PROVIDED ENTRIES =>
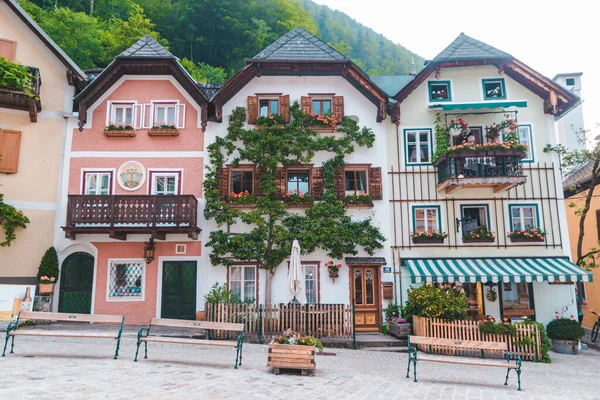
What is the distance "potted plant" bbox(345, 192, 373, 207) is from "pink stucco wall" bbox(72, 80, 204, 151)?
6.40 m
---
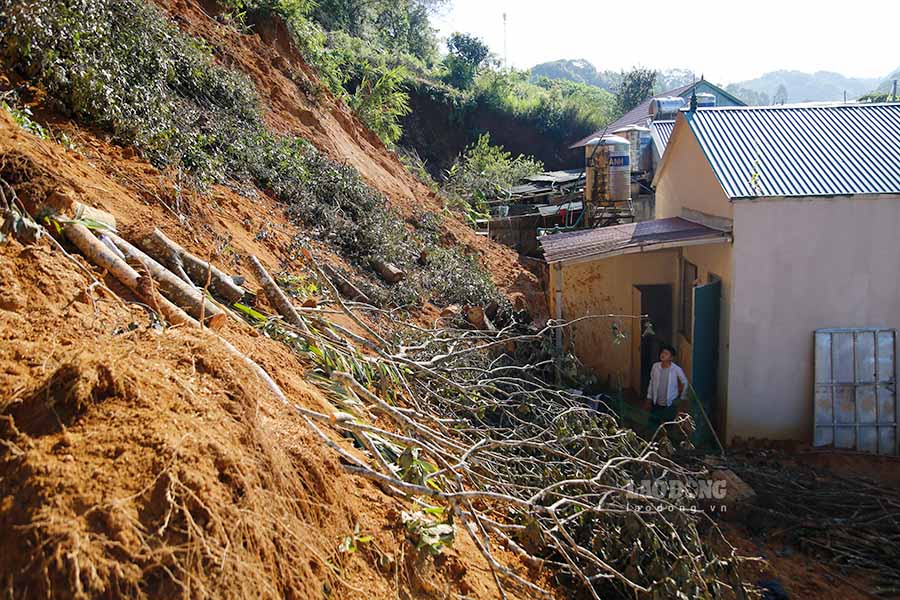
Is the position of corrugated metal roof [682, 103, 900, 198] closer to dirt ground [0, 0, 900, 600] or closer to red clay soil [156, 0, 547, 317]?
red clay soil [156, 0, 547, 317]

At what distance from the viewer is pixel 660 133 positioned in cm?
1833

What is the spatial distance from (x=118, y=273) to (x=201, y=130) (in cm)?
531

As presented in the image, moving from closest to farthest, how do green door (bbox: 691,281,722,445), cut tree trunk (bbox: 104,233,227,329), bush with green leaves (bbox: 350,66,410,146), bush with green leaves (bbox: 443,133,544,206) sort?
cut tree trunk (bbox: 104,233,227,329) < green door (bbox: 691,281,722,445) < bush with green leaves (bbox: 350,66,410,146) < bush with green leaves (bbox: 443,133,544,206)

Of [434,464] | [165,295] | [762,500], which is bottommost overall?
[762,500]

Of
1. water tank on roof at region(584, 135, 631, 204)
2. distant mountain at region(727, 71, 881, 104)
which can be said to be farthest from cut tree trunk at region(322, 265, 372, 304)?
...
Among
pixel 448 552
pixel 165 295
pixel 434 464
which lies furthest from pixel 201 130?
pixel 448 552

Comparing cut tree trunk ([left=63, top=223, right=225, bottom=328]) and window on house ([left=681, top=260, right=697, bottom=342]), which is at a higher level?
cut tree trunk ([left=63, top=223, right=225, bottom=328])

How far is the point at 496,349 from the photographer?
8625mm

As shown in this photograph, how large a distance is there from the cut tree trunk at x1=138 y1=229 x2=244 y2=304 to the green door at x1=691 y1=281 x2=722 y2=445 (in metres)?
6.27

BRIEF => Please quote everything from the line containing "As presented in" down to the line containing "cut tree trunk (bbox: 104,233,227,329) <", word for word and including both of those lines.

CORRECT OUTPUT =>
As presented in the image, moving from closest to farthest, how do green door (bbox: 691,281,722,445), cut tree trunk (bbox: 104,233,227,329), bush with green leaves (bbox: 350,66,410,146), bush with green leaves (bbox: 443,133,544,206) sort?
cut tree trunk (bbox: 104,233,227,329) < green door (bbox: 691,281,722,445) < bush with green leaves (bbox: 350,66,410,146) < bush with green leaves (bbox: 443,133,544,206)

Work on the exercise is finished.